CANCELLATION NOTICE: Unfortunately, ProWeb’22 has been cancelled this year. We will be back in 2023 for a new edition of ProWeb.
Full-fledged web applications have become ubiquitous on desktop and mobile devices alike. Whereas “responsive” web applications already offered a more desktop-like experience, there is an increasing demand for “rich” web applications (RIAs) that offer collaborative and even off-line functionality —Google docs being the prototypical example. Long gone are the days that web servers merely had to answer incoming HTTP requests with a block of static HTML. Today’s servers react to a continuous stream of events coming from JavaScript applications that have been pushed to clients. As a result, application logic and data is increasingly distributed. Traditional dichotomies such as “client vs. server” and “offline vs. online” are fading.

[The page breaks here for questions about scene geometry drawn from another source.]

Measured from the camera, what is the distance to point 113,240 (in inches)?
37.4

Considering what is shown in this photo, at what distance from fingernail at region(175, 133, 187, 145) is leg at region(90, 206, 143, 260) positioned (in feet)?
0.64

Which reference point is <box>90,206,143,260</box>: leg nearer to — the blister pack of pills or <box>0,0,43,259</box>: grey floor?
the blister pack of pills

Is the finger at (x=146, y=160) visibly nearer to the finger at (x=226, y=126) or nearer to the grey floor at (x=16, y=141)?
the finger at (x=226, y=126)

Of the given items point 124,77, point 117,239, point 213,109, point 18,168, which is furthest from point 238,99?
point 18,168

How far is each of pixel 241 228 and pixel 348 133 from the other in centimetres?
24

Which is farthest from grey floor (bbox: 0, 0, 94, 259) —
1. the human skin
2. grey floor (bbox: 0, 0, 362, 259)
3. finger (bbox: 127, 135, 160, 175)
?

The ProWeb’22 workshop is a forum for researchers and practitioners to share and discuss new technology for programming these and future evolutions of the web. We welcome submissions introducing programming technology (i.e., frameworks, libraries, programming languages, program analyses and development tools) for implementing web applications and for maintaining their quality, as well as experience reports about their usage.
Relevant topics include, but are not limited to:
- Quality on the new web: static and dynamic program analyses, metrics, development tools, automated testing, contract systems, type systems, migration from legacy architectures, web service APIs, API conformance checking, …
- Designing for and hosting novel languages on the web: compilation to JavaScript, WebAssembly, …
- Multi-tier (or tierless) programming: frameworks for isomorphic applications, new languages and runtimes, tier splitting compilers, type systems, …
- Data sharing, replication and consistency: cloud types, CRDTs, eventual consistency, offline storage, peer-to-peer communication, …
- Security on the new web: security policies, policy enforcement, membranes, vulnerability detection, dynamic patching, …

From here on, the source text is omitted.